Ignoring the water*, which will liquify as the cavity cools, that’s still 3.25 moles of gas in a 0.142 liter space, 0.044 liters per mole. Given that a mole of gas takes up 22.4 liters at standard atmospheric temperature and pressure, the gas in the cavity will be under about 509 atmospheres of pressure after things cool down.
*Water should not be ignored as even after it condenses, those 2.5 moles will fill 45/142 = 31.6% of the initial nitro cavity with an incompressible fluid. That’ll bump the final pressure even higher than I calculated.
Rereading my question I see I may not have phrased it as clearly as I might have. Don’t know if it changes things, but hey, this is how we learn.
My supposition was that there was no extra space, the C4 took up all the space and the container was strong enough to suffer no damage. No expansion was possible.
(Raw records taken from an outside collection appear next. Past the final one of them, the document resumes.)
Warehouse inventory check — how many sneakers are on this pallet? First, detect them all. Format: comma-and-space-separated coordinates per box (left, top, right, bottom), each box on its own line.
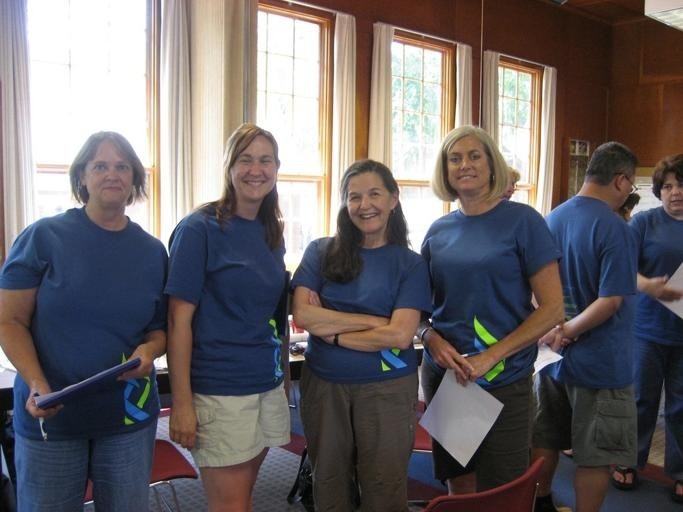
553, 506, 573, 512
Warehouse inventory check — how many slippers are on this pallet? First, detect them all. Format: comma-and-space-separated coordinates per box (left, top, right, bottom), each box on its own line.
610, 463, 637, 492
670, 480, 683, 503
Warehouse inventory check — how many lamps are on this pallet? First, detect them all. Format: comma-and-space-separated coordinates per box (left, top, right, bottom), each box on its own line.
644, 0, 683, 32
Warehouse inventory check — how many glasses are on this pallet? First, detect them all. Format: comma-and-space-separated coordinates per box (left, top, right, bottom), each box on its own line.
613, 170, 638, 196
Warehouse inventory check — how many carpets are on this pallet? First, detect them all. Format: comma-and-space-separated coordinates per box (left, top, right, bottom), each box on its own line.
639, 390, 675, 486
I’m pretty sure the increased pressure would just drive the detonation wave front to travel at a faster velocity and at a higher pressure. The explosive “likes” to be under high pressure containment, and will only react more strongly at higher pressures. The gas generated would simply compress the bulk of the remaining material, causing a higher pressure at the unreacted interface. As more and more gas was generated, the pressure would just get higher and higher until the container failed or the reaction was over.
And, Karl, to answer your question, and as Squink succinctly stated, our n term is increasing; we have more gas in the container than we started with.